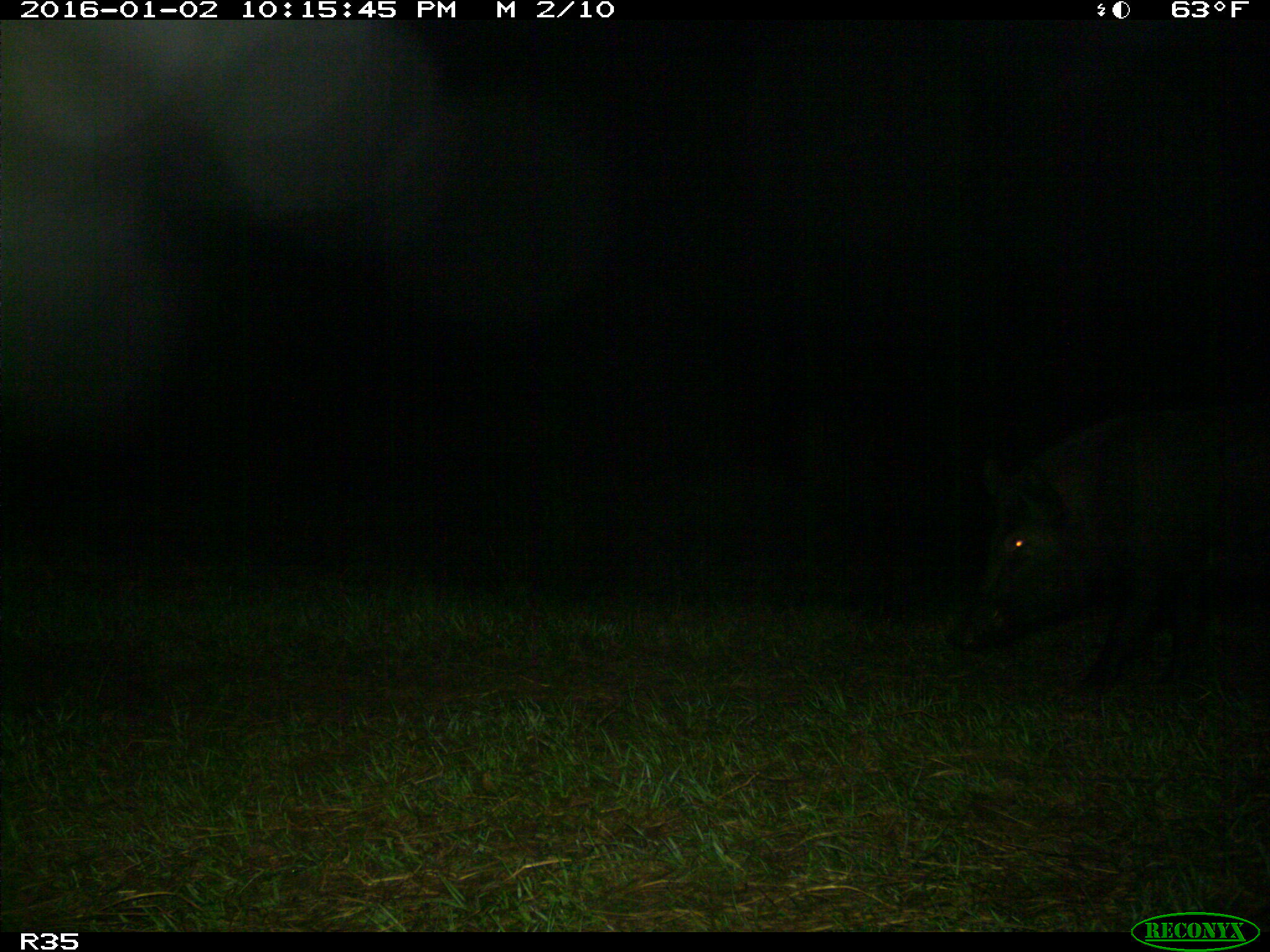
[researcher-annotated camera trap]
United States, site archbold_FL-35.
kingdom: Animalia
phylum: Chordata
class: Mammalia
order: Artiodactyla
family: Suidae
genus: Sus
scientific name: Sus scrofa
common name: wild boar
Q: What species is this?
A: Sus scrofa (wild boar).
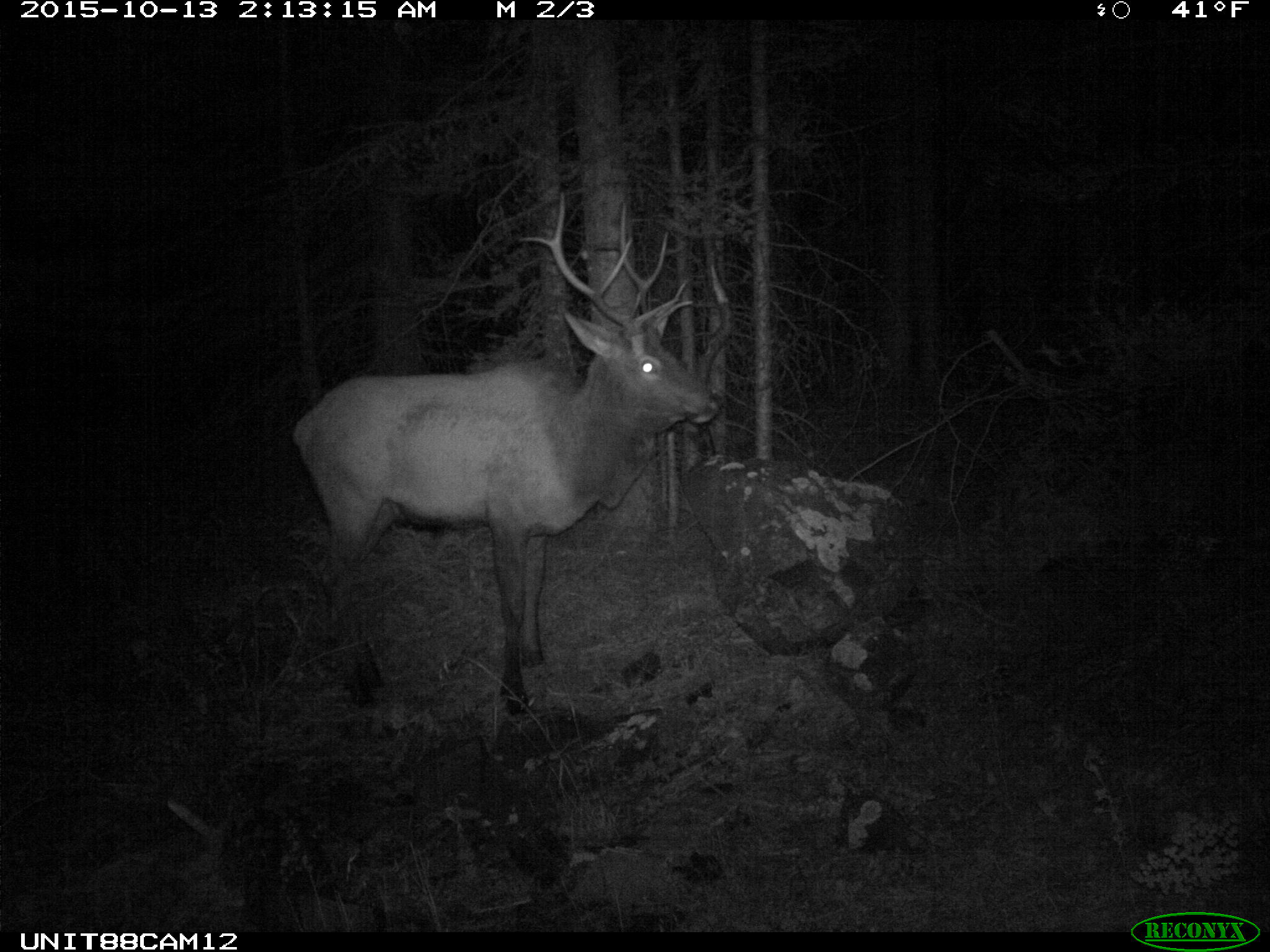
* * * * *
• WORK TO COMPLETE: Wherever the listing shows a picture, omit it and output the rest exactly as given.

• THE ANSWER:
[researcher-annotated camera trap]
United States, site archbold_FL-35.
kingdom: Animalia
phylum: Chordata
class: Mammalia
order: Artiodactyla
family: Suidae
genus: Sus
scientific name: Sus scrofa
common name: wild boar
Q: What species is this?
A: Sus scrofa (wild boar).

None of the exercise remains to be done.